The play of gender and race in the Cornyn campaign’s preferences provoke more questions than can be answered here. One might hope these questions would arise in the course of the campaign given Cornyn’s accumulating record on race. This record ranges widely: From his disavowed support for George Wallace as a high school student (recently reviewed in some excellent in-depth reporting by Jonathan Tilove after it briefly surfaced in Cornyn's 2002 Senate campaign); to his campaign’s strategic boosting of West from the early days of the primary through the run-off; to his awkward efforts to manage the aftermath of George Floyd’s death, which included announcing his intent to file a bill making Juneteenth a national holiday and supporting a bipartisan bill, in his words per Abby Livingston in The Texas Tribune, “to issue a study, a commission to come back with recommendations to Congress” on changing the names of military installations named after confederate military figures; to his dismissive skepticism of the presence of implicit bias in the U.S. in a June 2020 Senate hearing on policing. Early indications, however, suggest that Hegar’s consensus-building strategy is unlikely to include a line of questioning that's uncomfortable for the mostly white voters that are the largest audience segment in a strategy of broadening the Democrats’ appeal in a rightward direction – however much this might seem like the right time, both practically and morally, to ask Cornyn to elaborate his position on racism and how he got there. 
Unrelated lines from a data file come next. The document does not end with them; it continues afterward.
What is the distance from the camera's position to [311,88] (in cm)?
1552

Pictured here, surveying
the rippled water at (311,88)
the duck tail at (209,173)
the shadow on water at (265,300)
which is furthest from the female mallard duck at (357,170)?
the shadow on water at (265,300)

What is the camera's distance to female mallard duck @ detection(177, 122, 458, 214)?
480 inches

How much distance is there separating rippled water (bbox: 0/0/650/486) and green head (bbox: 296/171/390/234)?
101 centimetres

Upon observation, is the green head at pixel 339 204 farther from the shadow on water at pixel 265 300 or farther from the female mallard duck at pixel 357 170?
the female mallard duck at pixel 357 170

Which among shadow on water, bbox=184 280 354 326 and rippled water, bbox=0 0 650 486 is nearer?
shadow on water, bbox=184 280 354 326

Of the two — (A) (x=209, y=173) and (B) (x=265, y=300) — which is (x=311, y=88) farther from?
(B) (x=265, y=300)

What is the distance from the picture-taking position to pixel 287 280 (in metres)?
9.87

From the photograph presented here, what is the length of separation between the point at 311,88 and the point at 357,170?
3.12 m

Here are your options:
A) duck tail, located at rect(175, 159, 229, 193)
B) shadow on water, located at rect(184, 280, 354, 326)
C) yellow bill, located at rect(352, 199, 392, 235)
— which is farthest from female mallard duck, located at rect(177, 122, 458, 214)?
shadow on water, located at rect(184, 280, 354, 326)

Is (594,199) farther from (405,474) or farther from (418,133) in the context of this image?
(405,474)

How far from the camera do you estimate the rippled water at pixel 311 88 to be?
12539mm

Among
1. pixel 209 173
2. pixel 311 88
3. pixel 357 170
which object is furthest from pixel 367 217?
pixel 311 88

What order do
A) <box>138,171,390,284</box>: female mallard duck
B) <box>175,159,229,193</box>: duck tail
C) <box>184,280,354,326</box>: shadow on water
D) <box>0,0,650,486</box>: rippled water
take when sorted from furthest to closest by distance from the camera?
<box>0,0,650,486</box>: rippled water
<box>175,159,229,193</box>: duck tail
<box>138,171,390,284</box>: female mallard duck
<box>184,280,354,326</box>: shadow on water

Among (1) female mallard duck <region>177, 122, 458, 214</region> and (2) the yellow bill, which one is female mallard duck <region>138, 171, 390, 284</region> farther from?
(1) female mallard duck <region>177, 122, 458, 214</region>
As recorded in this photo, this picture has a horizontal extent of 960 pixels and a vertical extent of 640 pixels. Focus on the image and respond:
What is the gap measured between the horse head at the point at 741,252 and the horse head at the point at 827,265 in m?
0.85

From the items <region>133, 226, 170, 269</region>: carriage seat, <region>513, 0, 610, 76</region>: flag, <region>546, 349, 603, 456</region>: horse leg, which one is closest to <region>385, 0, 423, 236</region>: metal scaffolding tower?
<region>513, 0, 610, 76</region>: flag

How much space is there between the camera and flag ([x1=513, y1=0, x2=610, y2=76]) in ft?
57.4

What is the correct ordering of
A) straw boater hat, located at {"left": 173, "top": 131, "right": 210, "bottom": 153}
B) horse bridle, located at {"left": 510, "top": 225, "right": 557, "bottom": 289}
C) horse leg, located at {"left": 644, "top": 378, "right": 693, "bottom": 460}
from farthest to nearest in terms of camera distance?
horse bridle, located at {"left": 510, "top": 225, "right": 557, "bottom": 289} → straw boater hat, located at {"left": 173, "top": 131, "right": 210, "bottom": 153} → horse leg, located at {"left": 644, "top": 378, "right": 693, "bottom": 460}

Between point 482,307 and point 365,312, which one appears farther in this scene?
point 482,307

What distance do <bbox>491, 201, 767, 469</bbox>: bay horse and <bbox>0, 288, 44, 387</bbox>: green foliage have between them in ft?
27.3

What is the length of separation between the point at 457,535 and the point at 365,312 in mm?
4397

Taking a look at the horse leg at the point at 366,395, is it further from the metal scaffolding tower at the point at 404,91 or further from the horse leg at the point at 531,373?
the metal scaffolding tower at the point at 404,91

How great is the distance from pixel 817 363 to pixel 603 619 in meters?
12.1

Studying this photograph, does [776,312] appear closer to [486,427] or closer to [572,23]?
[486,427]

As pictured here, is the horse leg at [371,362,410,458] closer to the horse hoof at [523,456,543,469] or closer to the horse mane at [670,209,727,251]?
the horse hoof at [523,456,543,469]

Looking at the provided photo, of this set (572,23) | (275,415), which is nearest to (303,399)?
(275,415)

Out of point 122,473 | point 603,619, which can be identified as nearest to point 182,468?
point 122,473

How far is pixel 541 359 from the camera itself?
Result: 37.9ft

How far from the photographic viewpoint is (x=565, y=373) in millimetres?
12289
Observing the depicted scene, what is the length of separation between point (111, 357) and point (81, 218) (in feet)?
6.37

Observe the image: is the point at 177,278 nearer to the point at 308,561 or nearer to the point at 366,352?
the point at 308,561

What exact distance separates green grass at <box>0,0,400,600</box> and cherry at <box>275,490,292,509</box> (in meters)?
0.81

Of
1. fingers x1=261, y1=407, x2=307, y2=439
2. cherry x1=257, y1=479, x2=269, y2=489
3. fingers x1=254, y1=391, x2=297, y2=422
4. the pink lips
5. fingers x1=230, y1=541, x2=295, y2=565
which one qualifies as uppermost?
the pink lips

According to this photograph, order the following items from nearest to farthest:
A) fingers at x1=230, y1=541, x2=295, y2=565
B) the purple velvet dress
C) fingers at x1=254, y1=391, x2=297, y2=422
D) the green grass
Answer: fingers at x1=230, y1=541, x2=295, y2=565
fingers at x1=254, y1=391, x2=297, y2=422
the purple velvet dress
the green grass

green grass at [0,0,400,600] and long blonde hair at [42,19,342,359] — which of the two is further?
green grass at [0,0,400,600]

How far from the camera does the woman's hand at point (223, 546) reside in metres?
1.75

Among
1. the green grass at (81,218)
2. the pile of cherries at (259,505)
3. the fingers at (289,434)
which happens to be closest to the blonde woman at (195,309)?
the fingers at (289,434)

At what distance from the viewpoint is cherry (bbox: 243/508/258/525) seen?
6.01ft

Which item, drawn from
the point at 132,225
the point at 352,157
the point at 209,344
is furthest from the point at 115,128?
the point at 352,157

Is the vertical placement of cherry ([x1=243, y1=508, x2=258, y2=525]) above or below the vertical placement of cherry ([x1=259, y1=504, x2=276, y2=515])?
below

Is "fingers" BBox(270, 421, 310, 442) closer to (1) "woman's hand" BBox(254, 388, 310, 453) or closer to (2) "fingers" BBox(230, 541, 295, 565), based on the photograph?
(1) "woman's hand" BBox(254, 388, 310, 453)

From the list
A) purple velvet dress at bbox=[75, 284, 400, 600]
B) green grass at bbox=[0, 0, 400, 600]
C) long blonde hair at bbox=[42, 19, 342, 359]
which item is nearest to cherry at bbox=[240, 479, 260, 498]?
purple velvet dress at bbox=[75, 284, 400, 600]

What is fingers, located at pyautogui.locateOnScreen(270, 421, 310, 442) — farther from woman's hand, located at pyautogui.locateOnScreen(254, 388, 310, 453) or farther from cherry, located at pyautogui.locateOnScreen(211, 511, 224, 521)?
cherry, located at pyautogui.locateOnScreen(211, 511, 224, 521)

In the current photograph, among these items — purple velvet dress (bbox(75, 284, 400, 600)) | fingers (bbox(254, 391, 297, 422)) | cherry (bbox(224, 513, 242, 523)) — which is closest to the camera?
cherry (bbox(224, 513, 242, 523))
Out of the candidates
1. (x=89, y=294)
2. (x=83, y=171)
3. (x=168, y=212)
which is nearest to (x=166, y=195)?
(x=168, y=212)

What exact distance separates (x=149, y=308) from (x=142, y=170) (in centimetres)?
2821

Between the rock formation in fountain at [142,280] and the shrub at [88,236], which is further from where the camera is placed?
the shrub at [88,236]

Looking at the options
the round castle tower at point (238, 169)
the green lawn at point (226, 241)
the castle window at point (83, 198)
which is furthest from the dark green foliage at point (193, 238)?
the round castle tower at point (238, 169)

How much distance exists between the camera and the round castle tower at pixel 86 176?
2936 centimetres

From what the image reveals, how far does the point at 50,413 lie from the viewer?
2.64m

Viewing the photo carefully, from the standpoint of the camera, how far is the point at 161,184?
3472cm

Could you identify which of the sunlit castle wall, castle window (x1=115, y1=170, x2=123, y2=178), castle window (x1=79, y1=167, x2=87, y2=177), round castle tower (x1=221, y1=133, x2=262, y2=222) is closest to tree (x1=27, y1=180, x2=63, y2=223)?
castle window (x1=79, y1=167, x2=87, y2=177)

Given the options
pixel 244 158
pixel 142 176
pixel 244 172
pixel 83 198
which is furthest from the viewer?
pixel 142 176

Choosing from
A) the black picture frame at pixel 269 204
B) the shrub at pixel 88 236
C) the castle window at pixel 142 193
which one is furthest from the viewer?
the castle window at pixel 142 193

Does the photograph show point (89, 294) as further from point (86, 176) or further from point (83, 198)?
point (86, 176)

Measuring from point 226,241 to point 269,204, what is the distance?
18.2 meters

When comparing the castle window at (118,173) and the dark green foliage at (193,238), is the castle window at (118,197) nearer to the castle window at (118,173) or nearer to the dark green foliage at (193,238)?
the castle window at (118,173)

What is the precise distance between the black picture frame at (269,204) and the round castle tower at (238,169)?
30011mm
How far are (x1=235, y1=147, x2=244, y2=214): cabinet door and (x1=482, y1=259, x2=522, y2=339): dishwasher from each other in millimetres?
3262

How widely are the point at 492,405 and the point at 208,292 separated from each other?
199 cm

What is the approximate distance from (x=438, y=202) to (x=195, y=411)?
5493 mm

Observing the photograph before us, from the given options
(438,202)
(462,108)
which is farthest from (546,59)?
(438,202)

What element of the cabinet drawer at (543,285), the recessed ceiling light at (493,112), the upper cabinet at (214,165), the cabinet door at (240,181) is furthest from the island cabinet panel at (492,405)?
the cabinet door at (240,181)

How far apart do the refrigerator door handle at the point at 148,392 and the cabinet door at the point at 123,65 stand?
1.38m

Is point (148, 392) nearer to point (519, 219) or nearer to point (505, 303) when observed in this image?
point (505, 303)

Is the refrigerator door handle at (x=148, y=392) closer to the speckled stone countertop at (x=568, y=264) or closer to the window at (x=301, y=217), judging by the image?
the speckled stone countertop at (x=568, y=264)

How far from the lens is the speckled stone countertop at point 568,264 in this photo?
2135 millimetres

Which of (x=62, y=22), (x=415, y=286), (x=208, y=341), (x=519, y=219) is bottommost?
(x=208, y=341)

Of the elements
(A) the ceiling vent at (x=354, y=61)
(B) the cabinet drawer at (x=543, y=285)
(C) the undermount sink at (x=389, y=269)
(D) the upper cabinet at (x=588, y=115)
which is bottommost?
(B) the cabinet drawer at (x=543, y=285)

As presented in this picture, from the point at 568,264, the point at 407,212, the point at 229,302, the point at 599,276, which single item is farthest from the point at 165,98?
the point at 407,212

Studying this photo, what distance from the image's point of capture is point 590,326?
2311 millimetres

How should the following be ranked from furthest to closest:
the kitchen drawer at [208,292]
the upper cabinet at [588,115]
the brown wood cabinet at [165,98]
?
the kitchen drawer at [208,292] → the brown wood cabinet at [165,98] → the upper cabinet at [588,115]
The Texas-politics-as usual feel of this likely evasion, amplified by such a radically changed political environment  – the renewed confrontation with racism, the pandemic, the associated economic crash – raise a question: Do fundamental assumptions about both candidates’ positioning made in the early stages of the campaign last year still work for them? Some of the main imputed virtues of Hegar’s persona  – her lack of political experience, her appeal to a vague notion of “mainstream voters,” even the cultural undertones of her scrappy competitiveness — may not fit the mood of a mid-pandemic America in the midst of a painful confrontation with racism as well as they did the mood of 2018 and 2019. Similarly, John Cornyn’s rock-ribbed Republicanism and his uncanny ability to project visually and substantively as a personification of the status quo seem less valuable in a world where the president seems to degrade the breadth and value of the GOP’s brand appeal daily, and the status quo seems to be malfunctioning, if not decaying, at a similar pace. Both Hegar and Cornyn have clearly defined the roles they want to play in the upcoming election, but the scripts they’ve been following have changed while they’ve been rehearsing – along with the mood of their audience and the stage upon which they are both about to make their grand entrances.